How the parties approach a grievance process will very much dictate the outcome. It is important for both parties to try to avoid an antagonistic approach and keep an open mind. While the employee will have started the process because they are feeling aggrieved, it is important for the employer to respond appropriately in order that the situation does not escalate, resulting in the employee become further aggrieved. Equally, an employee should engage in the grievance process with an open mind and be willing to listen to their employer’s point of view.

The ACAS Code is intended to provide practical guidance to employers and employees and sets out “the standard of reasonable behaviour” for both parties when an employee has a grievance that cannot be resolved informally.

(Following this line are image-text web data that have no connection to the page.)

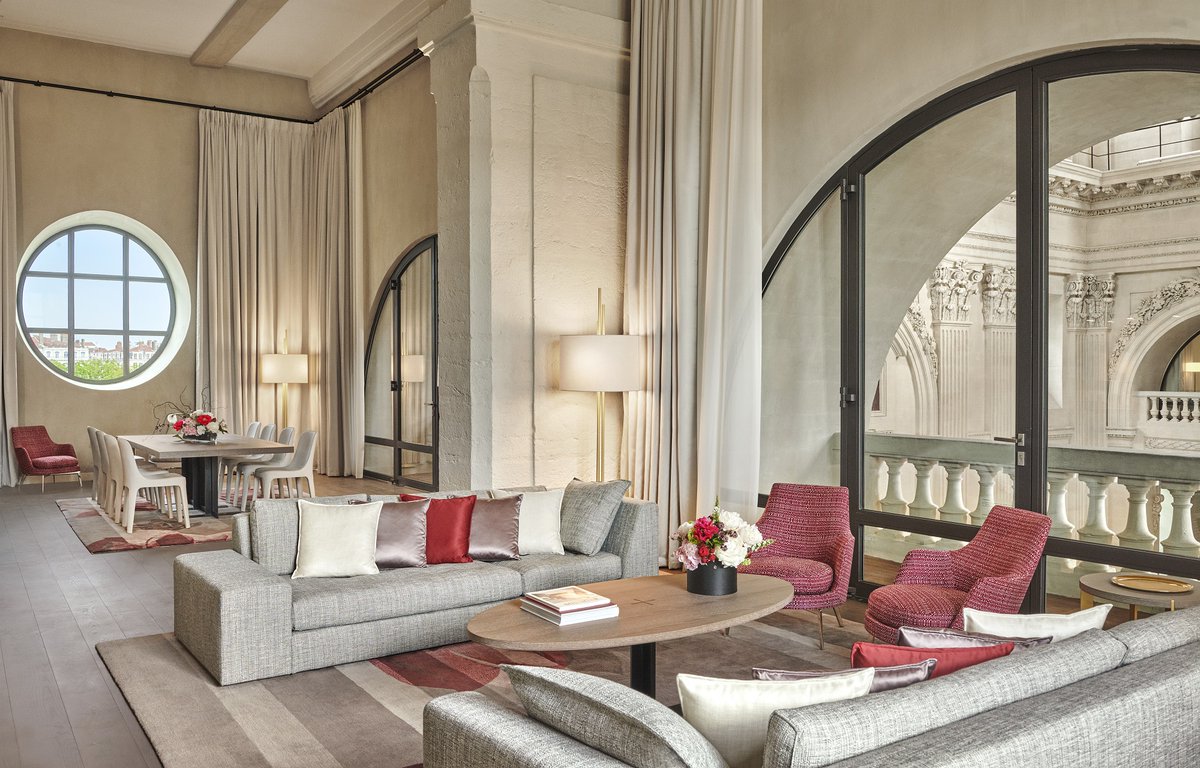 OnlyLyonTourism's tweet photo. L'emblématique @iclyonhoteldieu est candidat au titre de l'hôtel le plus Instagrammable du monde 2021 ! 👏

Pour soutenir et voter pour l'hôtel lyonnais, c'est ici ⬇
https://t.co/QamyIsJ8Kz

#Lyon #ONLYLYON #MostInstagrammableHotel @LuxuryTAmag 

📷 © Studio Jean-Philippe Nuel https://t.co/5HpbEmAzzc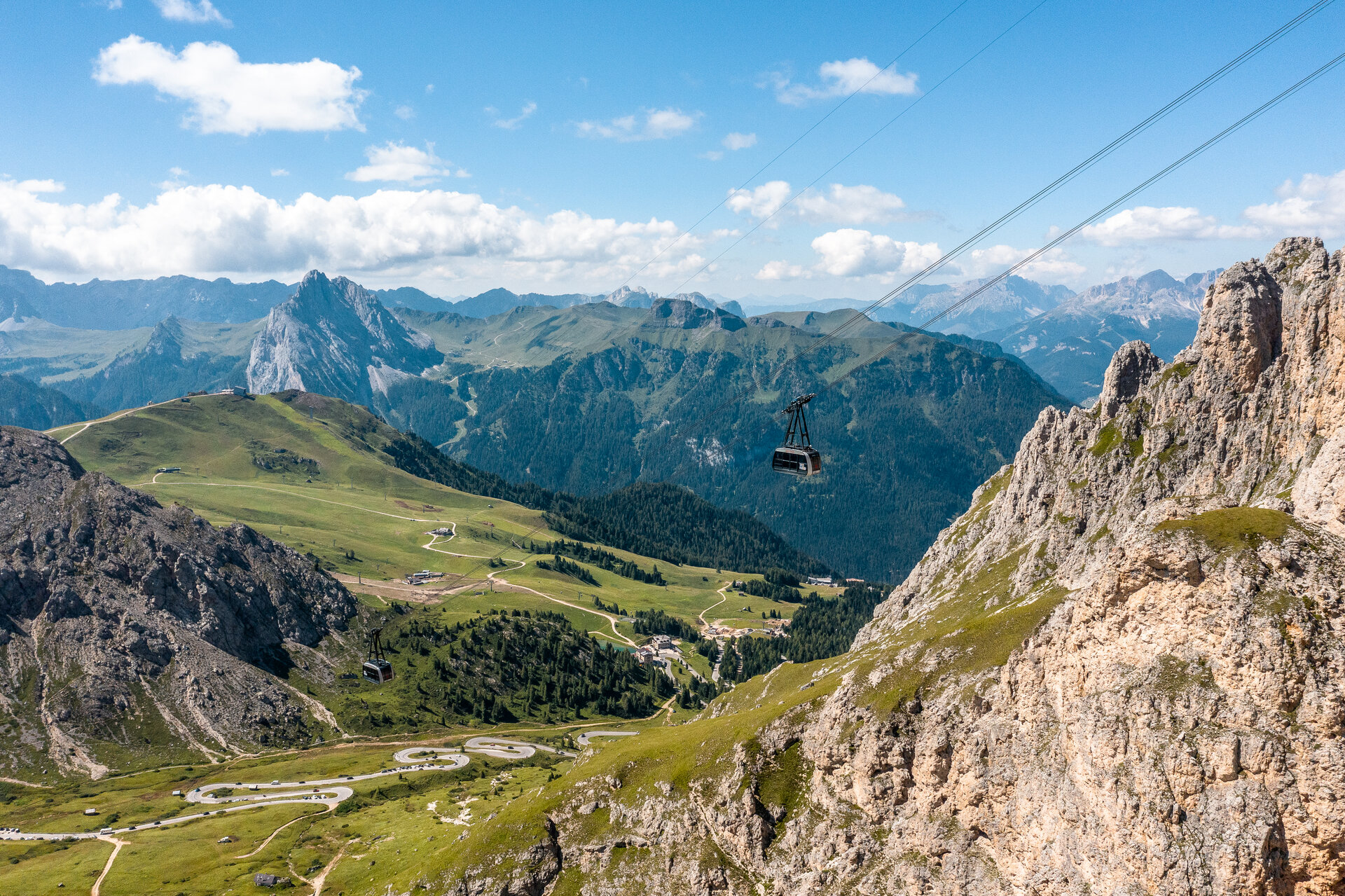Impianto Passo Pordoi | © Andrea Costa, Sitc - Archivio Immagini ApT Val di Fassa Impianto di risalita al Sass Pordoi in Val di Fassa | © Andrea Costa, Sitc - Archivio Immagini ApT Val di Fassa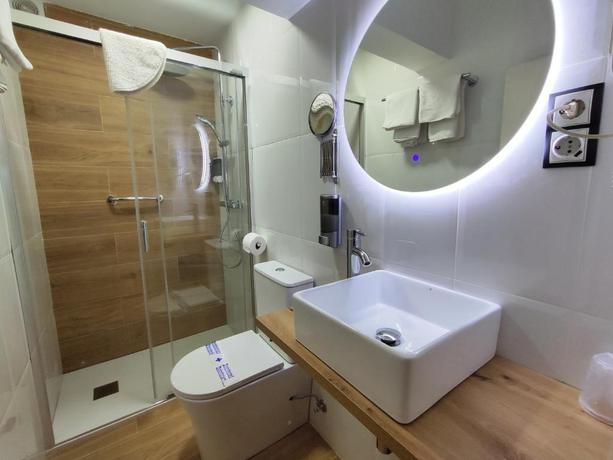 Imagen general del Hostal Lucy, Santander. Foto 3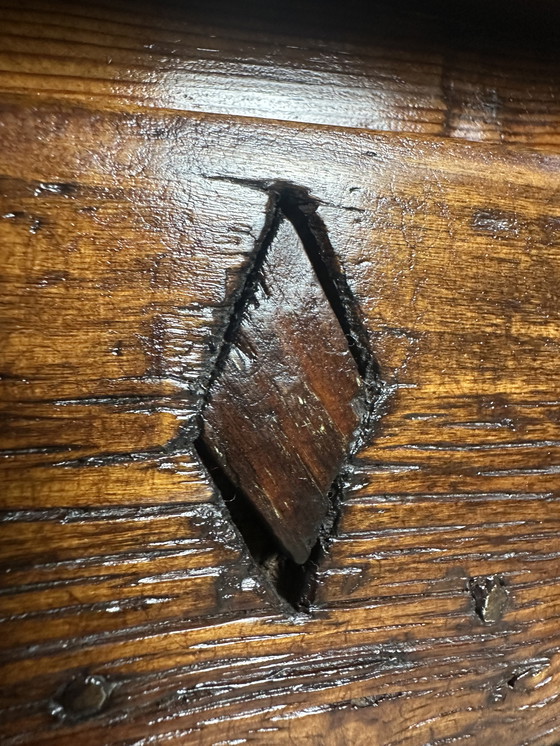 Image 1 of Table d'appoint coloniale espagnole ancienne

Although the obligations placed on employees are minimal, it is still important for them and their representatives to have regard to the Code if they wish to raise a formal grievance with their employer.

The ACAS Code is supplemented by the Non-statutory ACAS guide. This has no statutory effect, need not be taken into account by tribunals and parties cannot be penalised for failing to follow it. However it does provide practical guidance on the handling of grievance matters, based on good industrial relations practice and the case law principles of fairness.

Failure to follow any part of the ACAS Code does not of itself make an employer liable to proceedings. However, employment tribunals must take the ACAS Code into account where relevant when considering whether an employer has acted reasonably or not. Furthermore, if the employee subsequently brings certain successful claims, the tribunal can adjust the amount of compensation by up to 25% either way if the employer or the employee has unreasonably failed to comply with the ACAS Code.